■ MATERIAL TO PROCESS
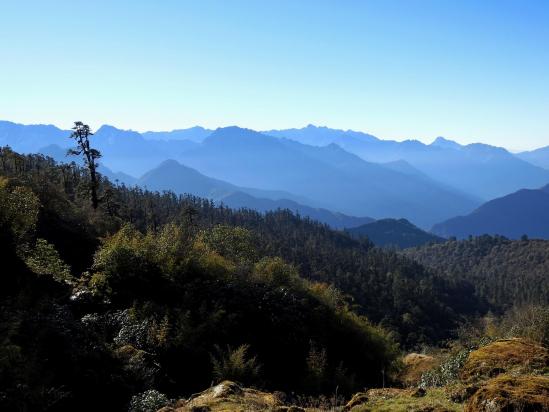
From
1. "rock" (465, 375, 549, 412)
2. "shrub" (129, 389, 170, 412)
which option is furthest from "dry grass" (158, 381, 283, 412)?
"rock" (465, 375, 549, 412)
* * *
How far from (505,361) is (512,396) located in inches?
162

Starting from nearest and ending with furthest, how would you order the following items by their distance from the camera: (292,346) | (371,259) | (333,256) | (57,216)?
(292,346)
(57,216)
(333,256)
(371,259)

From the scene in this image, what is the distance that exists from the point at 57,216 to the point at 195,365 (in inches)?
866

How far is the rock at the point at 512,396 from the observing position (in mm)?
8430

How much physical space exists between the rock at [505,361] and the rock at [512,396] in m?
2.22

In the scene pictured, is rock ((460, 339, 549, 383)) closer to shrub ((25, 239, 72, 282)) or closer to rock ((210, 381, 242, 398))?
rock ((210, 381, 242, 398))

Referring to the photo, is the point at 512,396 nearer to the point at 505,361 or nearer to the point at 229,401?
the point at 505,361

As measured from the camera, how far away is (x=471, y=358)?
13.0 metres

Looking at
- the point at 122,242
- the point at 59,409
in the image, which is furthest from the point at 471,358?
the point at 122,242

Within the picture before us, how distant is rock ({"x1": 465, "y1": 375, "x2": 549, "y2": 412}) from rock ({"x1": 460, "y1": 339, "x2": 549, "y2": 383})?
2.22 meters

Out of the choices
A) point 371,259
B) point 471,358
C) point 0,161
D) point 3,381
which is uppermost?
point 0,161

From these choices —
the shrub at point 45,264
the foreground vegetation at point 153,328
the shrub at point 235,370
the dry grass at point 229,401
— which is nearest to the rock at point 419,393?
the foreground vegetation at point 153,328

■ EXERCISE
Reproduce the listing word for word, beginning at the line that contains "In the scene" and stopping after the line that contains "13.0 metres".

■ EXPECTED OUTPUT
In the scene pictured, is rock ((460, 339, 549, 383)) closer to shrub ((25, 239, 72, 282)) or closer to rock ((210, 381, 242, 398))?
rock ((210, 381, 242, 398))

Referring to the photo, is the point at 512,396 nearer to the point at 505,361 or nearer to the point at 229,401?
the point at 505,361

As measured from the camera, how far away is (x=471, y=358)?
13.0 metres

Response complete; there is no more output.